THE DATA:

================================

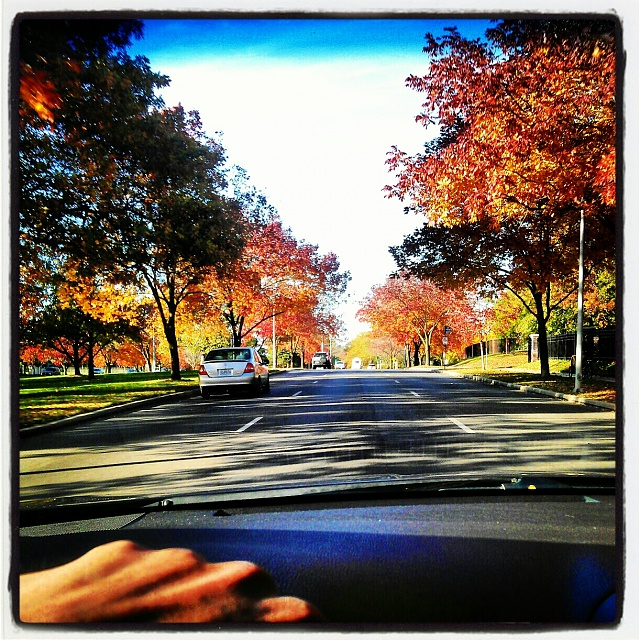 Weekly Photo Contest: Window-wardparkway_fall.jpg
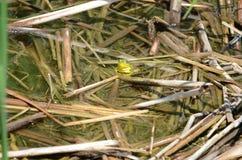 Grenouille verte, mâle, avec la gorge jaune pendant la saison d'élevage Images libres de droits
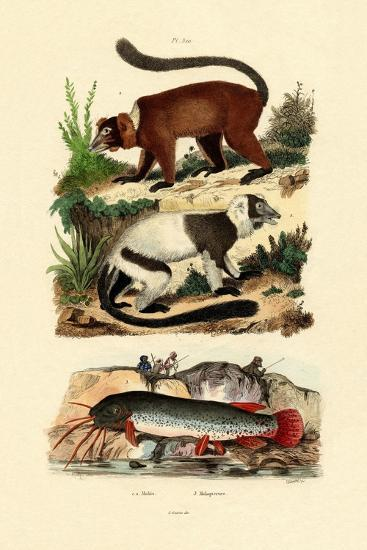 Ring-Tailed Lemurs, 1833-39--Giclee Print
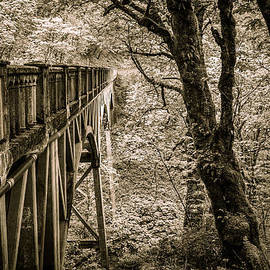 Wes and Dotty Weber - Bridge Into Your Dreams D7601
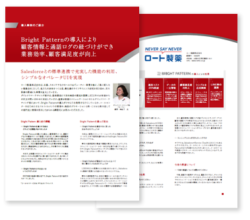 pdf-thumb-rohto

================================

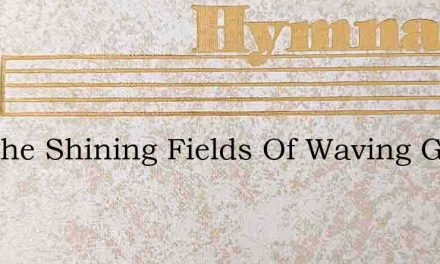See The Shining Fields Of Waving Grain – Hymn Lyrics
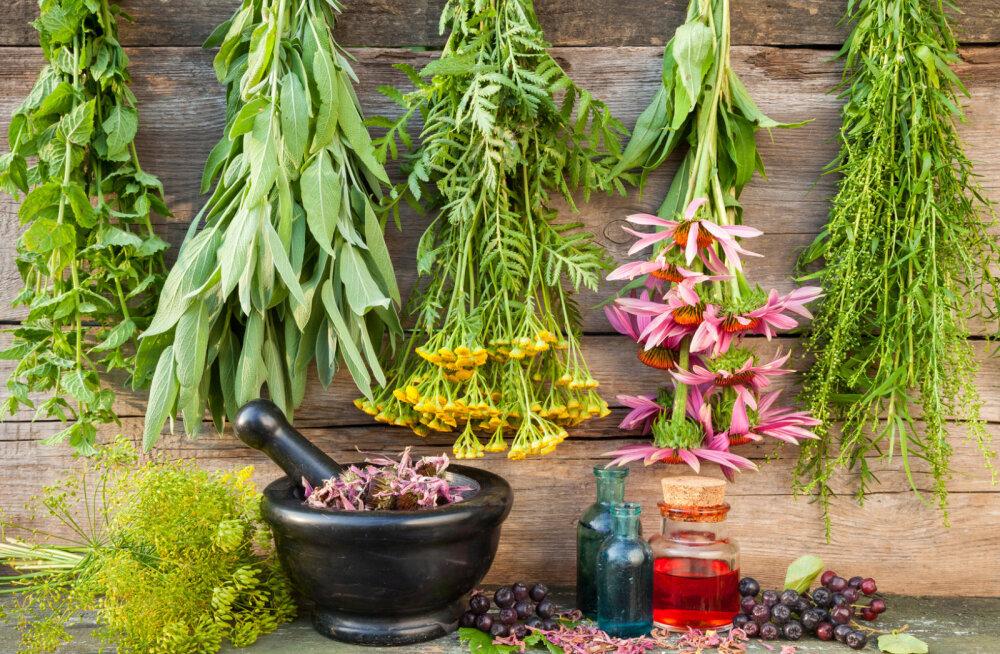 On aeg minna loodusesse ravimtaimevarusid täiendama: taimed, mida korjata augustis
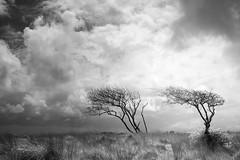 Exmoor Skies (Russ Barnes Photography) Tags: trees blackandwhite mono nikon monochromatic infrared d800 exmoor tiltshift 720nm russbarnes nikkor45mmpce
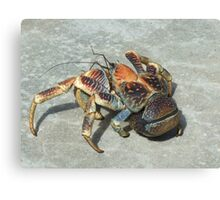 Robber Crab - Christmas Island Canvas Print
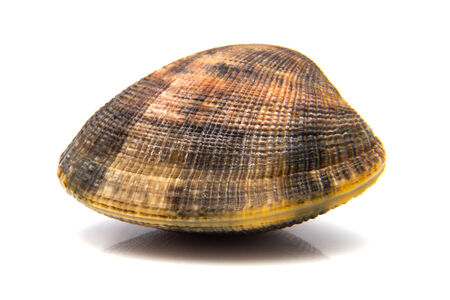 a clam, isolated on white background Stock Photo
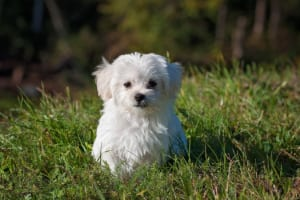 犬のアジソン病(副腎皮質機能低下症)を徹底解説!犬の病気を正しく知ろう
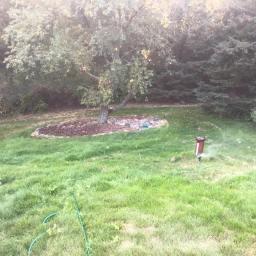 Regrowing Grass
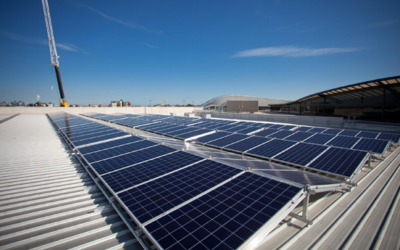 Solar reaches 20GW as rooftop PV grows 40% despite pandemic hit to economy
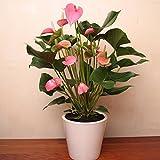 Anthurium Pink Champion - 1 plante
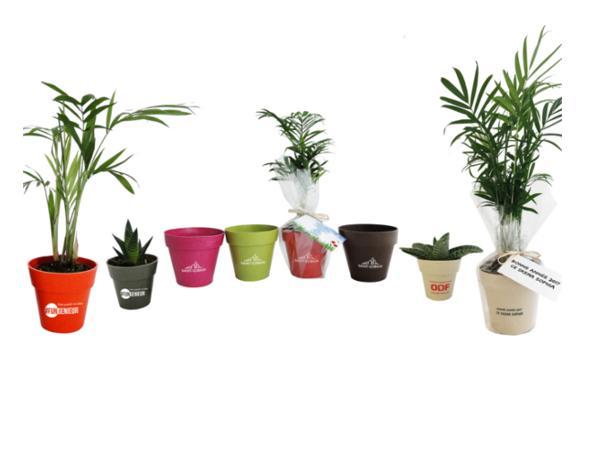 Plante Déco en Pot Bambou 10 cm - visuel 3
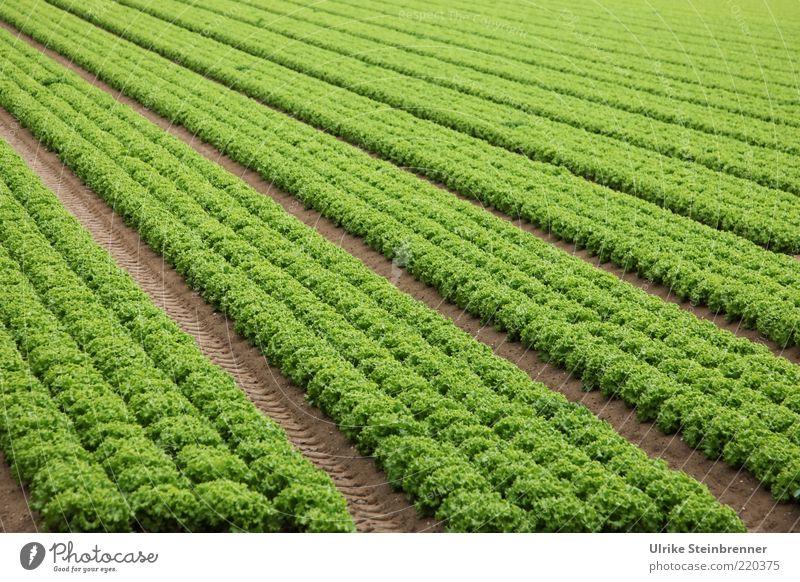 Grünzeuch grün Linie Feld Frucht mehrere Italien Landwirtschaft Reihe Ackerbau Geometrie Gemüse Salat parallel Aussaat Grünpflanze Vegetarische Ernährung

================================

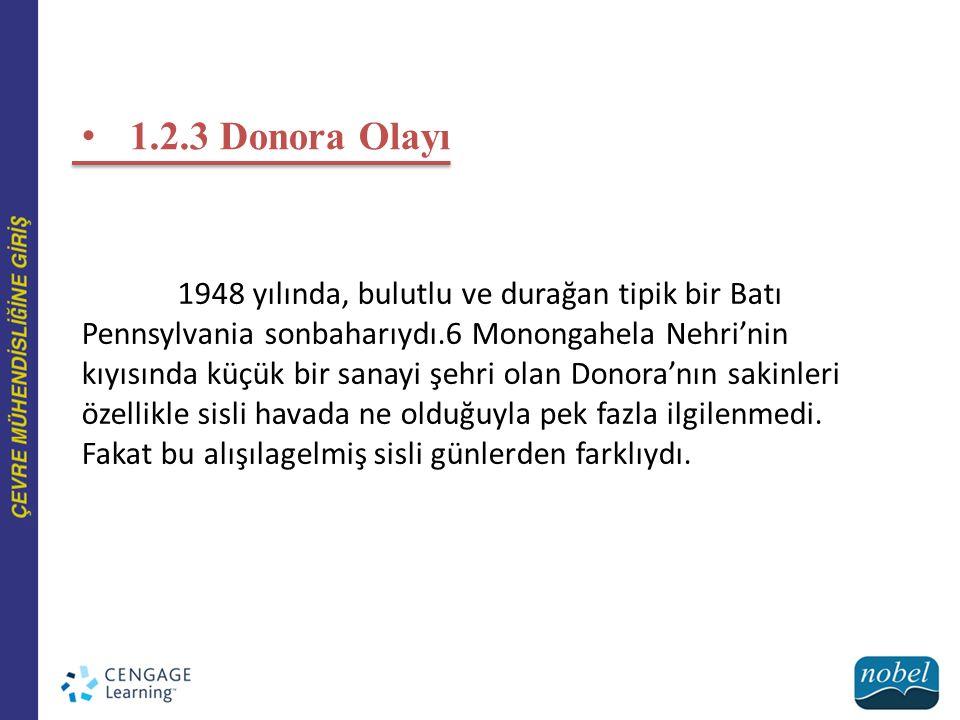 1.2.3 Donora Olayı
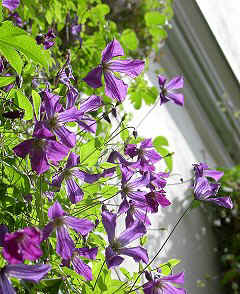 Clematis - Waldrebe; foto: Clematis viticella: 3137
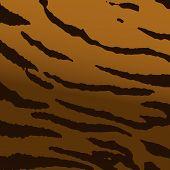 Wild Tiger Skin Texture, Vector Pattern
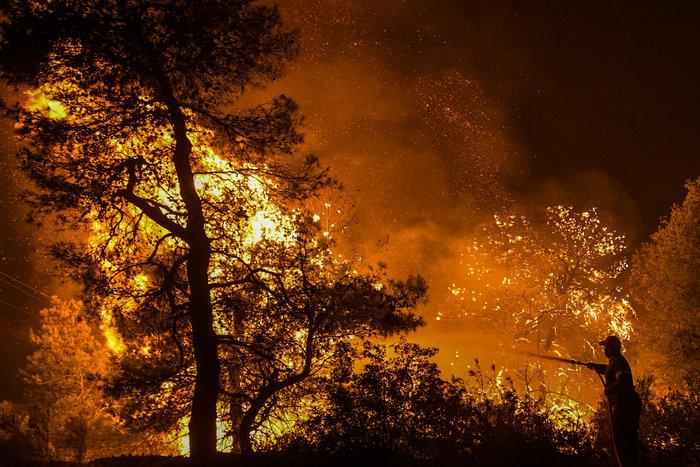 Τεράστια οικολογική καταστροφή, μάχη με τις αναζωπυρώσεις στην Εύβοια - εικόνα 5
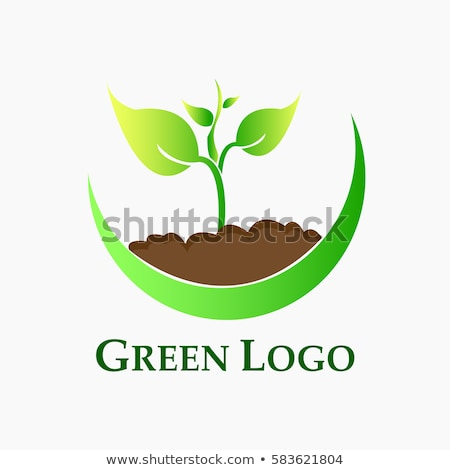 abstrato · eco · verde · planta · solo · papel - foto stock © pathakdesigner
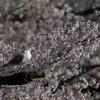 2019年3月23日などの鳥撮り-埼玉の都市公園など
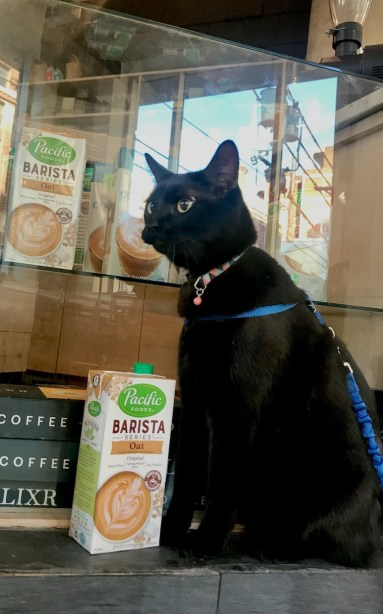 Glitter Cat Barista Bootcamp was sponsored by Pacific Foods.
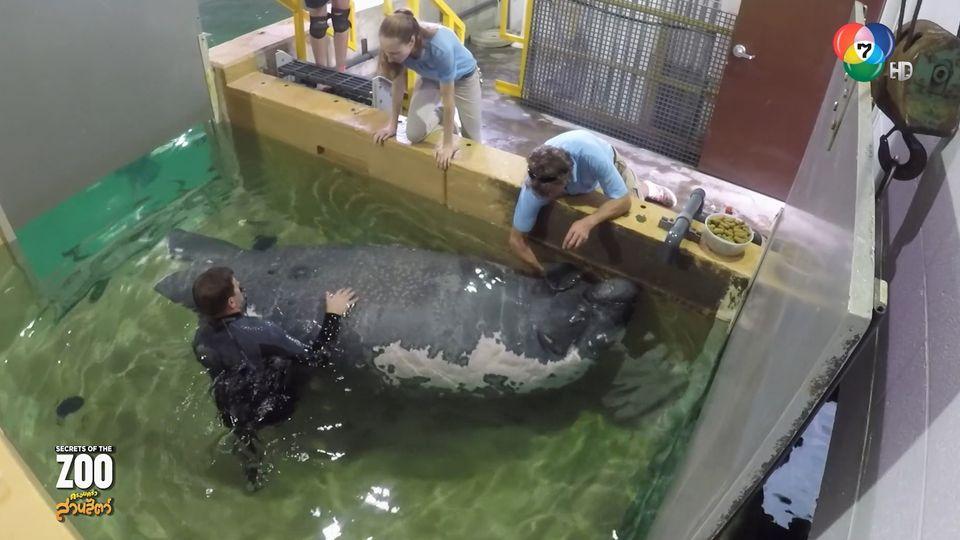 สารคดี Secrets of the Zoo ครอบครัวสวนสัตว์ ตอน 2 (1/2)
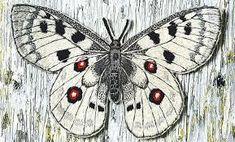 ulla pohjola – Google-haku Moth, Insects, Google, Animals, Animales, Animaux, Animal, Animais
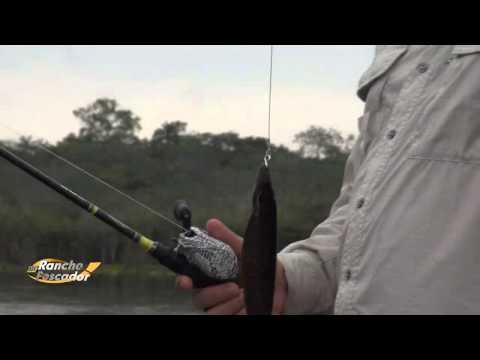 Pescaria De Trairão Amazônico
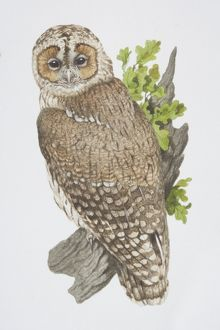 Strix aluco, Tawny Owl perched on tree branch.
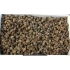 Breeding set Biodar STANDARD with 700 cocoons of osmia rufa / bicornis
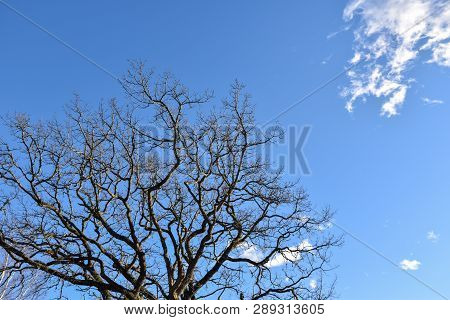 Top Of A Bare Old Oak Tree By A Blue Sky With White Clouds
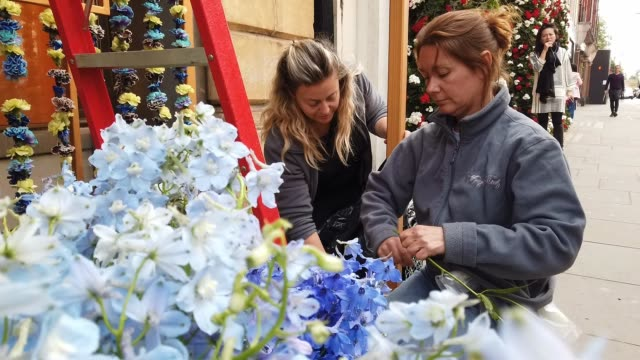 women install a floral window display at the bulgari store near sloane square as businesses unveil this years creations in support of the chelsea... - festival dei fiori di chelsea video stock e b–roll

================================

Return the lines above from the one with "Anthurium Pink Champion - 1 plante" through the one with "Grünzeuch grün Linie", verbatim and nothing else. Omit every picture.

 Anthurium Pink Champion - 1 plante
 Plante Déco en Pot Bambou 10 cm - visuel 3
 Grünzeuch grün Linie Feld Frucht mehrere Italien Landwirtschaft Reihe Ackerbau Geometrie Gemüse Salat parallel Aussaat Grünpflanze Vegetarische Ernährung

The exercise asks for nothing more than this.